━━━━━ Source data

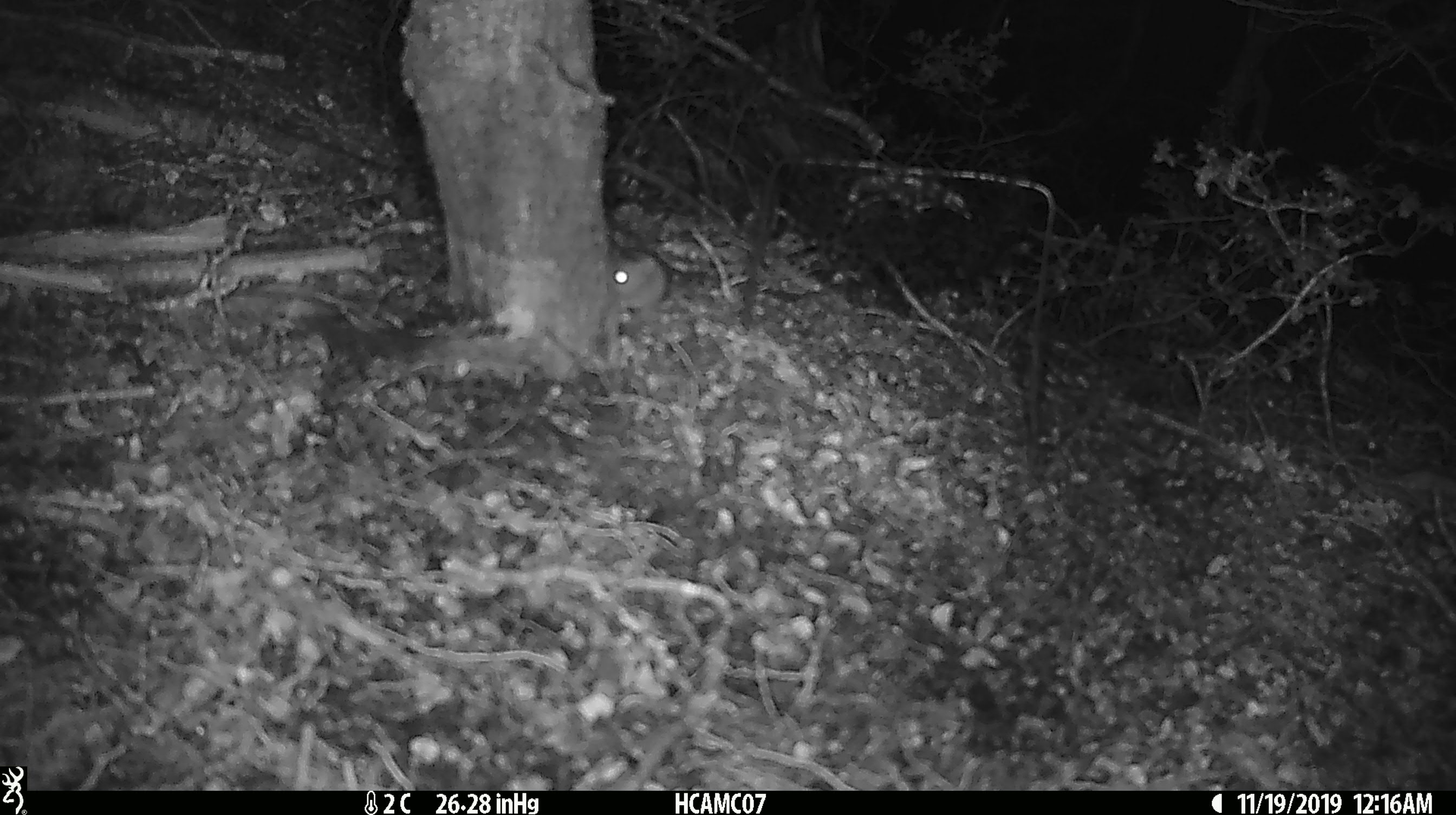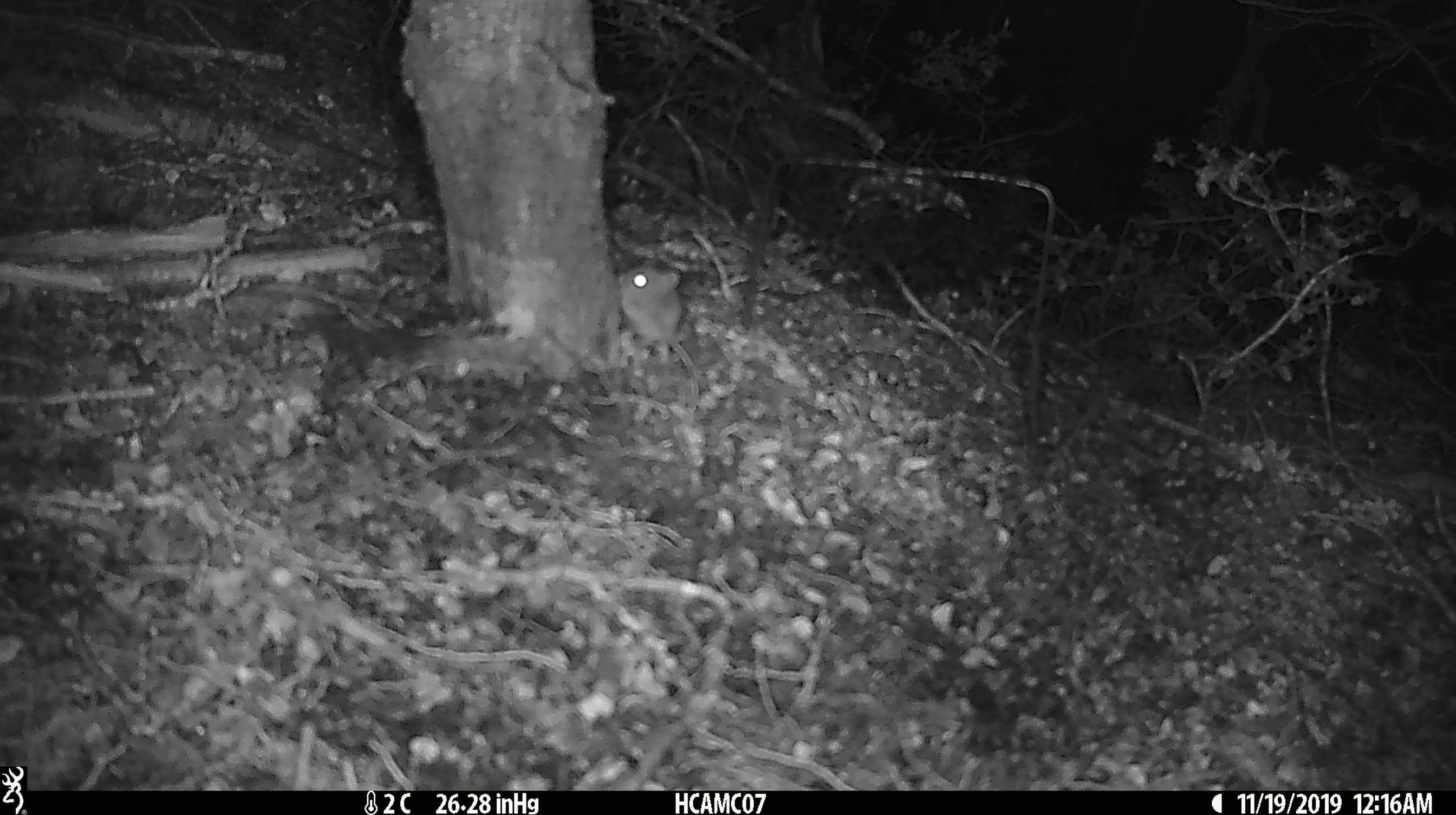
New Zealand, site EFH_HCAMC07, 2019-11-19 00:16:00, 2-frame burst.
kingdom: Animalia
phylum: Chordata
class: Mammalia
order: Rodentia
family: Muridae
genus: Mus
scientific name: Mus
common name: mouse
Mouse (Mus).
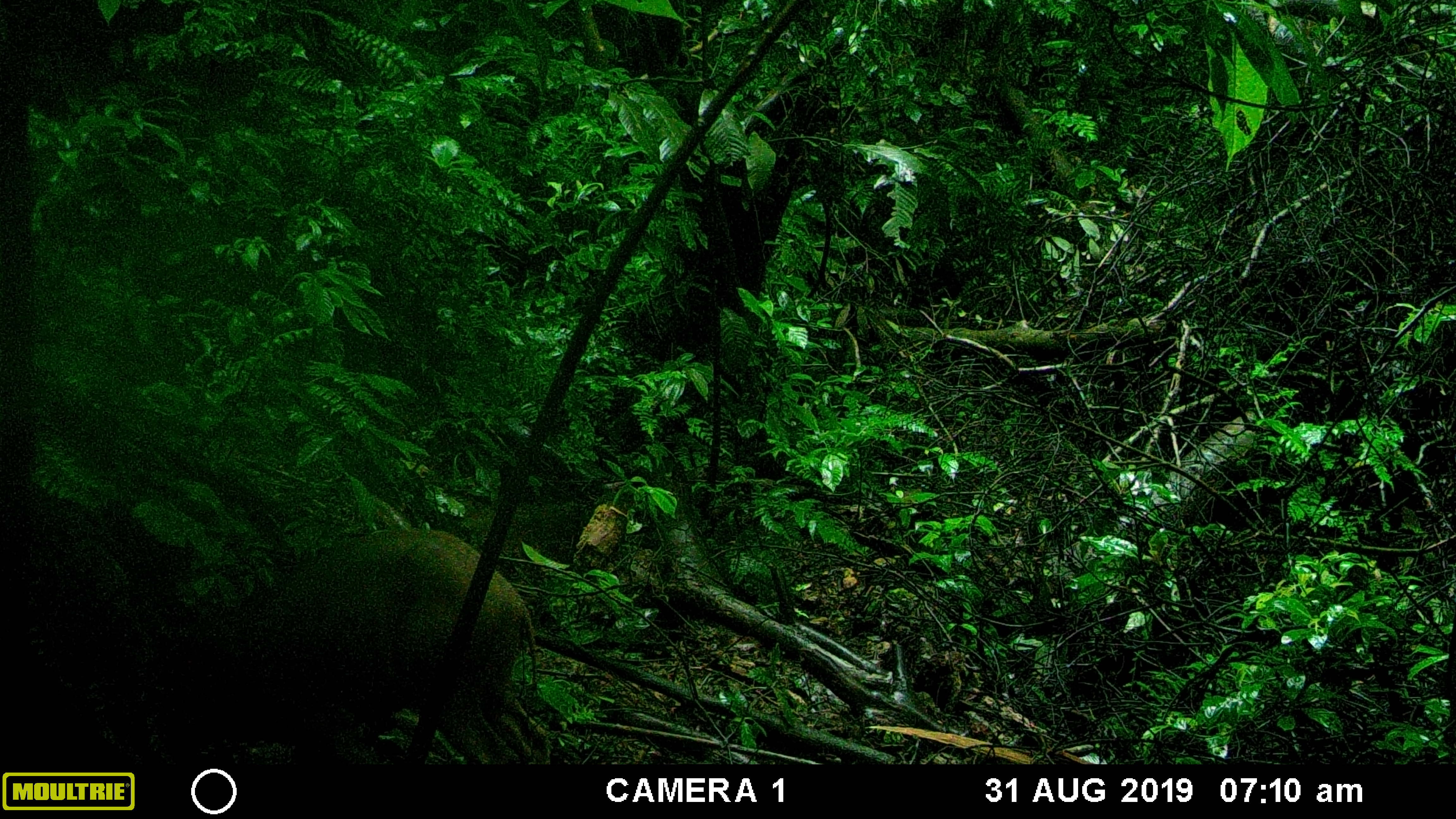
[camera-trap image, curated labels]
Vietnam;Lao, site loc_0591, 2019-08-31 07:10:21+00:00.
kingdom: Animalia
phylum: Chordata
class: Mammalia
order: Artiodactyla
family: Suidae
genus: Sus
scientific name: Sus scrofa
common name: eurasian wild pig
Eurasian wild pig (Sus scrofa). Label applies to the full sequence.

━━━━━━━━━━

### Activity
Please output every entry above exactly, without the pictures.

### Answer to the exercise
New Zealand, site EFH_HCAMC07, 2019-11-19 00:16:00, 2-frame burst.
kingdom: Animalia
phylum: Chordata
class: Mammalia
order: Rodentia
family: Muridae
genus: Mus
scientific name: Mus
common name: mouse
Mouse (Mus).
[camera-trap image, curated labels]
Vietnam;Lao, site loc_0591, 2019-08-31 07:10:21+00:00.
kingdom: Animalia
phylum: Chordata
class: Mammalia
order: Artiodactyla
family: Suidae
genus: Sus
scientific name: Sus scrofa
common name: eurasian wild pig
Eurasian wild pig (Sus scrofa). Label applies to the full sequence.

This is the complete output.